Plébiscite numérique

Le 9 septembre, l’armée, restée à l’écart de la répression, est parvenue à instaurer un couvre-feu. Katmandou ne s’anime dès lors plus que deux heures le matin et le soir, mais le pays relève la tête.

« On était tous sous le choc, on se demandait ce qui allait se passer alors qu’il n’y avait plus de gouvernement », raconte Debesh. La génération Z retourne en ligne. Sur Discord, messagerie prisée des joueurs et des joueuses, un débat s’ouvre pour désigner un nouveau dirigeant. « Des appels géants rassemblaient jusqu’à 10 000 personnes ! C’était chaotique : chacun épluchait la Constitution, avançait des noms, jusqu’à ce qu’un consensus émerge. »

Sushila Karki est la première cheffe de gouvernement élue sur Discord ! (...)

La discussion s’engage alors entre des porte-parole de la jeunesse, le président et l’armée. Vendredi 12 septembre, peu avant minuit, la fumée blanche apparaît : l’ancienne cheffe de la Cour suprême, Sushila Karki, est désignée première ministre. La décision, anticonstitutionnelle mais largement unanime face au vide politique, marque une rupture.

À 73 ans, sans attache avec les partis discrédités, Sushila Karki s’est forgé une réputation de magistrate incorruptible en menant plusieurs affaires de détournements de fonds. « C’est la première cheffe de gouvernement élue sur Discord ! », plaisantent, à moitié sérieux, les jeunes de Katmandou.

Dans les rues de la capitale, le soulagement domine. (...)

La révolte de 2024 au Bangladesh, qui a chassé l’autoritaire Sheikh Hasina, et celle de 2022 au Sri Lanka, qui a fait tomber le clan affairiste des Rajapaksa, présentent de frappantes similarités avec celle du Népal.

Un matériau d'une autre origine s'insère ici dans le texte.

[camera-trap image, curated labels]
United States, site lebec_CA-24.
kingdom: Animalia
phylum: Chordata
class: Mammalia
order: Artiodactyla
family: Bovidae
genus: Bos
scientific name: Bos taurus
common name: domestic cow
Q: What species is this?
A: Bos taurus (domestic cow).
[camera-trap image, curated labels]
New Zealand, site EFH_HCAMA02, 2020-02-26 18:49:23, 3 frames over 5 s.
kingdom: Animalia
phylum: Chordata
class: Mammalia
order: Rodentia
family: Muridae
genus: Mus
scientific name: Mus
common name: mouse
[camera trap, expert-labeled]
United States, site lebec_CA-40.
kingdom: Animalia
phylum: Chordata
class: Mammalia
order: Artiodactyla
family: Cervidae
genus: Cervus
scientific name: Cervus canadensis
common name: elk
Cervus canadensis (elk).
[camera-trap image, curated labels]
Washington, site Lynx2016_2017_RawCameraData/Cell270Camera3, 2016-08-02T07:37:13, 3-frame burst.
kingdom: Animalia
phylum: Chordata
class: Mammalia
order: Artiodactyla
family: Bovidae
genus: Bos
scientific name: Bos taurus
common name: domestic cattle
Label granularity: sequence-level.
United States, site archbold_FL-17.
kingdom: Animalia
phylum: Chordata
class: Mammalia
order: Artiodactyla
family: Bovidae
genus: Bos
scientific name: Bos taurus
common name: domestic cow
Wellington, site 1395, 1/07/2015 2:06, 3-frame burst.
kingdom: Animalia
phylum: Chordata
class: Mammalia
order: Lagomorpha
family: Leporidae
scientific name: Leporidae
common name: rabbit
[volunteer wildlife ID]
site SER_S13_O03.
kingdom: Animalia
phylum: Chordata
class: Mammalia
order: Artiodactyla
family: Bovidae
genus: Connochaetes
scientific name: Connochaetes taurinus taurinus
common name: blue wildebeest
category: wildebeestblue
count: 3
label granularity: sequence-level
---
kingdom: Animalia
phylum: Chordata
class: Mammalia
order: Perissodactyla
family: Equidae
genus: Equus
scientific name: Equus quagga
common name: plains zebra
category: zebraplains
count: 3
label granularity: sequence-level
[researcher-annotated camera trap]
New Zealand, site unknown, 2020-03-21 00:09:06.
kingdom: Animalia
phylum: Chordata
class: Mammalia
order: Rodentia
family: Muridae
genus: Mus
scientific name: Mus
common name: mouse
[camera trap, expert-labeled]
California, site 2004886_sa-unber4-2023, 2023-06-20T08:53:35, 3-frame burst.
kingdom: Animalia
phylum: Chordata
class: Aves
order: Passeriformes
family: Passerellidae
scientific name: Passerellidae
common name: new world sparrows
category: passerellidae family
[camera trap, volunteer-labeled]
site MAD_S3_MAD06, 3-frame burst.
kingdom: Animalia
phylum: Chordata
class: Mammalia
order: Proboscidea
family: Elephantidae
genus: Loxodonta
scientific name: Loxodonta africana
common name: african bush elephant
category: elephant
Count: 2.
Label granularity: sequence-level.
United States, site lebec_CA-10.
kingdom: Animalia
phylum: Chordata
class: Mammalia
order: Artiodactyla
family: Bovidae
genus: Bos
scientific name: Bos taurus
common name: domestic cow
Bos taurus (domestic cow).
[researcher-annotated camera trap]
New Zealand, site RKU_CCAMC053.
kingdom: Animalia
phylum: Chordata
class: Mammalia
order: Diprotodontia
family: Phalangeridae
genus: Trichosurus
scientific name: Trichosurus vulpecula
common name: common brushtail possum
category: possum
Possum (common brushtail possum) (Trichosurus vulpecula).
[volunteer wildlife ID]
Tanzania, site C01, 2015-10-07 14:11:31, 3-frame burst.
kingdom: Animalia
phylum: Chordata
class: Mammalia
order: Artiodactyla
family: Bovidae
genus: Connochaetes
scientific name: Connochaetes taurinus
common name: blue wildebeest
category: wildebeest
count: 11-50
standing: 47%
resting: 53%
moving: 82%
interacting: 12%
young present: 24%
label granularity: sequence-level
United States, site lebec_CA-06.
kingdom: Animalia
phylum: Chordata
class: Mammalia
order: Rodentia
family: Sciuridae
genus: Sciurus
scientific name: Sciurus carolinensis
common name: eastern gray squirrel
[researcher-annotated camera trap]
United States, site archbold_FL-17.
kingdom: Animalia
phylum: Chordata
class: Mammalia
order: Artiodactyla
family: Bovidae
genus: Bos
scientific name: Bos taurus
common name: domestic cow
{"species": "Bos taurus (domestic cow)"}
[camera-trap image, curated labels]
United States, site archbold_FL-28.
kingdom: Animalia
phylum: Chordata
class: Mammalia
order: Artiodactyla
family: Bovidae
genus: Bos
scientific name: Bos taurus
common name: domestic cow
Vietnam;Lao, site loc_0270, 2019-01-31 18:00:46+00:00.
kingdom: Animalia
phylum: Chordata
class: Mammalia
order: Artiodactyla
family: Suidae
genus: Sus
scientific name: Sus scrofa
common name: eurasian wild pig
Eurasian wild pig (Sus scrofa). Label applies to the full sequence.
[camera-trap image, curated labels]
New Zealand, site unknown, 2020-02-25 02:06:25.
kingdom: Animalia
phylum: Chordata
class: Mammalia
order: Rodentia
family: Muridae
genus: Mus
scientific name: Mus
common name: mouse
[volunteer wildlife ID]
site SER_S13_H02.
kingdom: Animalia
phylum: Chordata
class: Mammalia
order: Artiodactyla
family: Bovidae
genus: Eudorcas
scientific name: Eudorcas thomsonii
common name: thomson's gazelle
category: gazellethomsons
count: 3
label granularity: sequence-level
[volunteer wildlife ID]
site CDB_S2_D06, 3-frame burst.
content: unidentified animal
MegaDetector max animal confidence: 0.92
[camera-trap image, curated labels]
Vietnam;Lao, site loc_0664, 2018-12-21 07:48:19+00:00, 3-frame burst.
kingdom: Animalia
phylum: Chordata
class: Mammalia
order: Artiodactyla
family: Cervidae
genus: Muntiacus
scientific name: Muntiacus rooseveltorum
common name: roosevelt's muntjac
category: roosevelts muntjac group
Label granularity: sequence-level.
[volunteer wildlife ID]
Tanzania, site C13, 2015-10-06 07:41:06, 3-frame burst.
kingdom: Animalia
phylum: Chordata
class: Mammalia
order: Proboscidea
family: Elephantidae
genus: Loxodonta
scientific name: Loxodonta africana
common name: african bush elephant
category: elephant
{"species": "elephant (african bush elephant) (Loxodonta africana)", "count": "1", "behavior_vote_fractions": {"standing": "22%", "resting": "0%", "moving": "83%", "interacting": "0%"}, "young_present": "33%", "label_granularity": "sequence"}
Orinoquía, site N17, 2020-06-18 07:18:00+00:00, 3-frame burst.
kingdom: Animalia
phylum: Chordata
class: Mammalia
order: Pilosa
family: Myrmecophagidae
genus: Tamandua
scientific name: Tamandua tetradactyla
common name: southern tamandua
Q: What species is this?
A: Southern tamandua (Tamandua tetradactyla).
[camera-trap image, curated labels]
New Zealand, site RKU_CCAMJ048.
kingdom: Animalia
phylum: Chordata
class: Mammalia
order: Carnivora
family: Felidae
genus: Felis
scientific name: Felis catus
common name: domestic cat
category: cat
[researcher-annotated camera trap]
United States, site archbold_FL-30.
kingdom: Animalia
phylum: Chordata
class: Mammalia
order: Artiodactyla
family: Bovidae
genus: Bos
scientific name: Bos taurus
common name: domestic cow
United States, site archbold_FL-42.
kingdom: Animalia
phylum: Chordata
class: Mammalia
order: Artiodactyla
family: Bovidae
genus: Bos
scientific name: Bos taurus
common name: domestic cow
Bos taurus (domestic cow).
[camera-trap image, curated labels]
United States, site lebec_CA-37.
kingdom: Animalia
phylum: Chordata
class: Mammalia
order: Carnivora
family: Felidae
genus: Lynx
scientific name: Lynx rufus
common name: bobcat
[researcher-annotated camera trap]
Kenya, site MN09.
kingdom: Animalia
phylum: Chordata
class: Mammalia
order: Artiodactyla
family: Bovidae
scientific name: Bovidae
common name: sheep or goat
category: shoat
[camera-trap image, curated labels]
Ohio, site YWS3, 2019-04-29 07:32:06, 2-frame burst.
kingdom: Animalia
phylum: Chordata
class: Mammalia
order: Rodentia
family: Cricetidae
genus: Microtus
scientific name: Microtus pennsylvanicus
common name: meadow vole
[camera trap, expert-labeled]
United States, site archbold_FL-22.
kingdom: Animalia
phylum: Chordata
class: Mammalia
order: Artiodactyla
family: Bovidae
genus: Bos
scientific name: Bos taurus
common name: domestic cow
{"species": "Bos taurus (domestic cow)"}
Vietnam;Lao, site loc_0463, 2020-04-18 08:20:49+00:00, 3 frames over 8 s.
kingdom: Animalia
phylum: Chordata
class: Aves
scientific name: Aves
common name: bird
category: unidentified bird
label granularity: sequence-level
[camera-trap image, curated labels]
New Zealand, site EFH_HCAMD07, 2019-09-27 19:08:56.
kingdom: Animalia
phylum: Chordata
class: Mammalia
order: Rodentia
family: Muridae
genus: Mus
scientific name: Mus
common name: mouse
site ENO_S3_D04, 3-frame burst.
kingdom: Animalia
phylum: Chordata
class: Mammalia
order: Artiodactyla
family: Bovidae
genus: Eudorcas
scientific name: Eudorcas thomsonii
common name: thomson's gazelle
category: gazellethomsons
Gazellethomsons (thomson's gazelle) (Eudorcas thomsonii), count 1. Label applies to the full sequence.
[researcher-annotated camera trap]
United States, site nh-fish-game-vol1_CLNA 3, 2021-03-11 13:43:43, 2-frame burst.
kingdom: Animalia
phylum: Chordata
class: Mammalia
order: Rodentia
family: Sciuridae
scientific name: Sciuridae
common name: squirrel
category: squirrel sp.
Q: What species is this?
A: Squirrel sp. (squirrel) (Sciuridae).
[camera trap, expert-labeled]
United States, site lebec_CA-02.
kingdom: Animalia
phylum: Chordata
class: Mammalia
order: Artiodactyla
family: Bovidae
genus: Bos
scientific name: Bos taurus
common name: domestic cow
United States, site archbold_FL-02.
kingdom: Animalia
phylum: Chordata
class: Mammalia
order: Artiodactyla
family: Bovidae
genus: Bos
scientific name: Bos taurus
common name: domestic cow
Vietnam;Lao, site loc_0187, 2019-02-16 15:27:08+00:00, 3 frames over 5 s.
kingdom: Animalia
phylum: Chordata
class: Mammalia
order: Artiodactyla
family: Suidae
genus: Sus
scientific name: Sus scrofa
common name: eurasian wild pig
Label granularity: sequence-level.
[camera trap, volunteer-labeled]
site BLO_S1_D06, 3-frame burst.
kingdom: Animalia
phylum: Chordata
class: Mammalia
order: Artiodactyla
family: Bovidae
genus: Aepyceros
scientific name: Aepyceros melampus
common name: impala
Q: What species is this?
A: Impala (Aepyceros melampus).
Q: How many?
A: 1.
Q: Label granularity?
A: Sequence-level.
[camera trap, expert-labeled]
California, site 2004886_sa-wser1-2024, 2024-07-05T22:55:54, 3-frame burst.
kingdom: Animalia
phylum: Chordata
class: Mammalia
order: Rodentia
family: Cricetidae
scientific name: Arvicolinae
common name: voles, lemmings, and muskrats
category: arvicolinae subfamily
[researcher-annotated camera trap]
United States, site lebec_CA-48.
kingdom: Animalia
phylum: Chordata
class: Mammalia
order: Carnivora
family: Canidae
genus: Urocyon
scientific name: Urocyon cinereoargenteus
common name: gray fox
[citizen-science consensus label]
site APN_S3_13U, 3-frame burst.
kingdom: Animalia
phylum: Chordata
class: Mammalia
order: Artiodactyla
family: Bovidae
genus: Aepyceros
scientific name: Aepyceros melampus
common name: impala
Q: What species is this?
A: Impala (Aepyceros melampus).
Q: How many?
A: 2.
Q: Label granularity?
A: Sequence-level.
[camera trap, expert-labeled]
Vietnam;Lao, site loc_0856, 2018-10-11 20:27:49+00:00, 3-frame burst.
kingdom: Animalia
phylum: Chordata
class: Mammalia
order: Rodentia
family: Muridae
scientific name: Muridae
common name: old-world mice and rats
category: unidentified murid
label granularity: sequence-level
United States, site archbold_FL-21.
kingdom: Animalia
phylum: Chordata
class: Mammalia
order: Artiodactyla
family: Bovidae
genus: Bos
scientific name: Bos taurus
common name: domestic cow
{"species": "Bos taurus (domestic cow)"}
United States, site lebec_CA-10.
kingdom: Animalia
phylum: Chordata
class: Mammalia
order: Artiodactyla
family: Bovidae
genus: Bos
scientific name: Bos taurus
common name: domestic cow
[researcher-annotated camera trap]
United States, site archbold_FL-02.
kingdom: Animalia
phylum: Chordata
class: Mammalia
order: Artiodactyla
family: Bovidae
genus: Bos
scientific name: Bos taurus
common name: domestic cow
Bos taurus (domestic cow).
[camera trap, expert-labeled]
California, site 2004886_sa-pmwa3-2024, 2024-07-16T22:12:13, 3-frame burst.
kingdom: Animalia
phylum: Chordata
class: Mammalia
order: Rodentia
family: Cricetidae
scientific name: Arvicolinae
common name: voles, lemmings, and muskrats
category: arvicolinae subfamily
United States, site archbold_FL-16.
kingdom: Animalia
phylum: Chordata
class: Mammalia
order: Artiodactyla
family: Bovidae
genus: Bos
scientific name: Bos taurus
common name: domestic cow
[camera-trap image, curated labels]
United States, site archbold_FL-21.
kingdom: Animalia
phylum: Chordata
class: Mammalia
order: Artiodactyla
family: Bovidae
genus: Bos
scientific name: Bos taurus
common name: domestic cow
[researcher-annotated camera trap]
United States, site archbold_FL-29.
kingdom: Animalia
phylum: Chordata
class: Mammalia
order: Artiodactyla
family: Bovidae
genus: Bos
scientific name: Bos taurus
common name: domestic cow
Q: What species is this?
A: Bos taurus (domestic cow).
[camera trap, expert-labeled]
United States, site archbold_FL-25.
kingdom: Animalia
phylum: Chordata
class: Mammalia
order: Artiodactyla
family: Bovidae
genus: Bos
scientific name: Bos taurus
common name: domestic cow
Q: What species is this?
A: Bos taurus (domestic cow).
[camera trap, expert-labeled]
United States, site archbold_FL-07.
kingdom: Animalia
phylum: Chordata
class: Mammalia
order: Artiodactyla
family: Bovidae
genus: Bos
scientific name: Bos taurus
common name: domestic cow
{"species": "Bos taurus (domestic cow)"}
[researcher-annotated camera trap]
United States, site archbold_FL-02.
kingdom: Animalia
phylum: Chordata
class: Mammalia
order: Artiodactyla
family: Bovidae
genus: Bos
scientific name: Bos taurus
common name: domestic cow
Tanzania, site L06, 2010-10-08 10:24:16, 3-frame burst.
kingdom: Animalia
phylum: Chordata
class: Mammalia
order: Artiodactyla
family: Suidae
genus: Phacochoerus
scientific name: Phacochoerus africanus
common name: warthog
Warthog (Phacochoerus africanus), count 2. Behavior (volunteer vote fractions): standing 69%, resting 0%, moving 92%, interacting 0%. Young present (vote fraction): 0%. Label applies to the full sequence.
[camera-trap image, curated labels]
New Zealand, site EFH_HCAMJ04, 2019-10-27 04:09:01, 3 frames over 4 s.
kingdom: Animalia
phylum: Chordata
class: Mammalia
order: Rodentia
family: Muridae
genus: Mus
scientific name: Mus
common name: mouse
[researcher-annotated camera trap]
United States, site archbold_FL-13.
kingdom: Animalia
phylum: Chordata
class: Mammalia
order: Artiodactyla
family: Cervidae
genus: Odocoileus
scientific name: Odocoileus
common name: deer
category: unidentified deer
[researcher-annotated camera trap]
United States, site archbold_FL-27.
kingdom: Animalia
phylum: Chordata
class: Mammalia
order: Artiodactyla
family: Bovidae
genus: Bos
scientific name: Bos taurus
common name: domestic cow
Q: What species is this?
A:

Toutes trois ont été menées par la jeunesse en dehors des partis, signe d’une profonde défiance à leur égard. Les manifestations ont pris une forme hybride, mêlant organisation numérique décentralisée et porte-parole apparus seulement après la fuite des dirigeants. La jeunesse n’y a pas porté de projet marqué à gauche ou à droite, mais plutôt le retour à l’esprit d’une Constitution parlementaire pervertie par la corruption et le populisme qui gangrènent l’Asie du Sud.

« La génération Z est un grand bloc insatisfait qui exige un gouvernement compétent sans avoir une idéologie structurée », poursuit Sanjeev Humagain, pour qui ce « Printemps d’Asie » livre quelques leçons. « Une grande colère peut balayer des dirigeants, mais si les gens baissent la garde, d’autres prennent le pouvoir. Le Sri Lanka en a donné un exemple : Rajapaksa parti, un proche a gouverné et le mouvement s’est éteint. »

Malgré la nomination de Sushila Karki, de petits attroupements se formaient à nouveau lundi 15 septembre près du Parlement. Signe que la jeunesse népalaise n’entend pas rester sagement chez elle.